• **What this task involves**:
Collect every line in the rows below that contains the string "black". Treat uppercase and lowercase as different.

• **Extracted data**:

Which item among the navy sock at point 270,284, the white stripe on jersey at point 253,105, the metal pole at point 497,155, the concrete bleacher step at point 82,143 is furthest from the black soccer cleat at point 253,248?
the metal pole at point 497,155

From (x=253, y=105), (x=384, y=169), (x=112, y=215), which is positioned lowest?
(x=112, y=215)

* * *

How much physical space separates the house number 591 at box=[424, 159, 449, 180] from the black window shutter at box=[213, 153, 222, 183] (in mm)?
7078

• **Worked answer**:
Which item among the navy sock at point 270,284, the white stripe on jersey at point 253,105, the metal pole at point 497,155, the concrete bleacher step at point 82,143 is furthest from the black soccer cleat at point 253,248?
How much physical space separates the house number 591 at box=[424, 159, 449, 180] from the black window shutter at box=[213, 153, 222, 183] (in mm)?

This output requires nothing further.